Return each line below that contains the word "bottom". Case counts.

** start of SOURCE DATA **

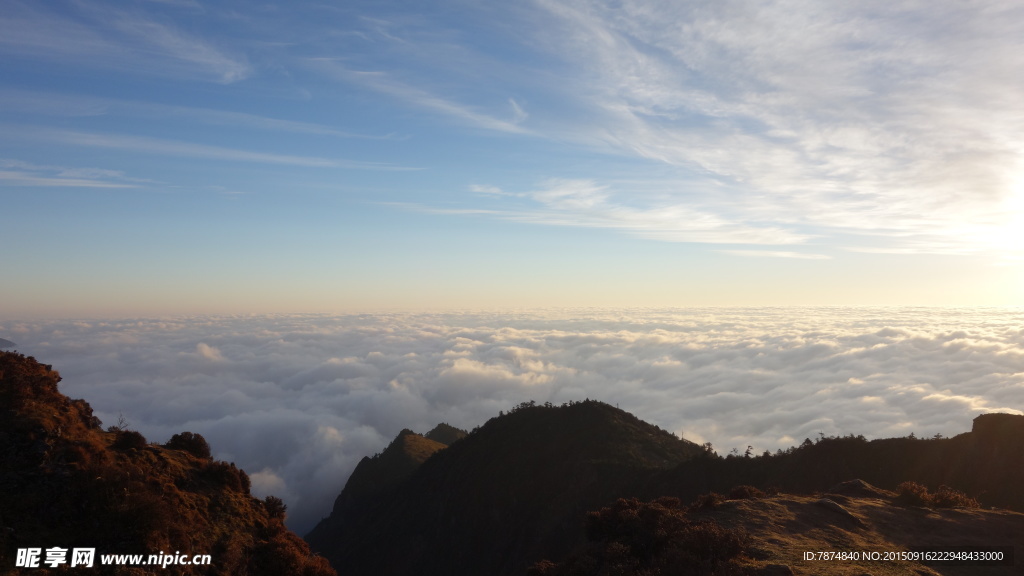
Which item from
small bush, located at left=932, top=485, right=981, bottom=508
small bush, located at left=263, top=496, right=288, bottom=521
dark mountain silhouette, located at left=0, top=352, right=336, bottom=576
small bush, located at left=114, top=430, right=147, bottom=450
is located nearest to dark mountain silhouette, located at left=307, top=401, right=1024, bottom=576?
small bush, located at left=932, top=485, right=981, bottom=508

** end of SOURCE DATA **
** start of SOURCE DATA **

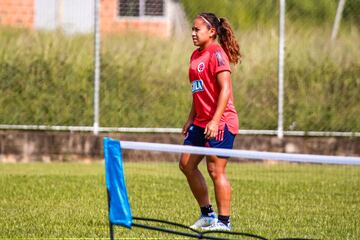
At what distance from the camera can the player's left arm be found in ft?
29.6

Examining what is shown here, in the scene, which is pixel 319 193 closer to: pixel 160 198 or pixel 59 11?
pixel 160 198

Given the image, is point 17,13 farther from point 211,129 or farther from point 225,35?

** end of SOURCE DATA **

- [THE OUTPUT]
small bush, located at left=932, top=485, right=981, bottom=508
small bush, located at left=263, top=496, right=288, bottom=521
dark mountain silhouette, located at left=0, top=352, right=336, bottom=576
small bush, located at left=114, top=430, right=147, bottom=450
is located nearest to dark mountain silhouette, located at left=307, top=401, right=1024, bottom=576?
small bush, located at left=932, top=485, right=981, bottom=508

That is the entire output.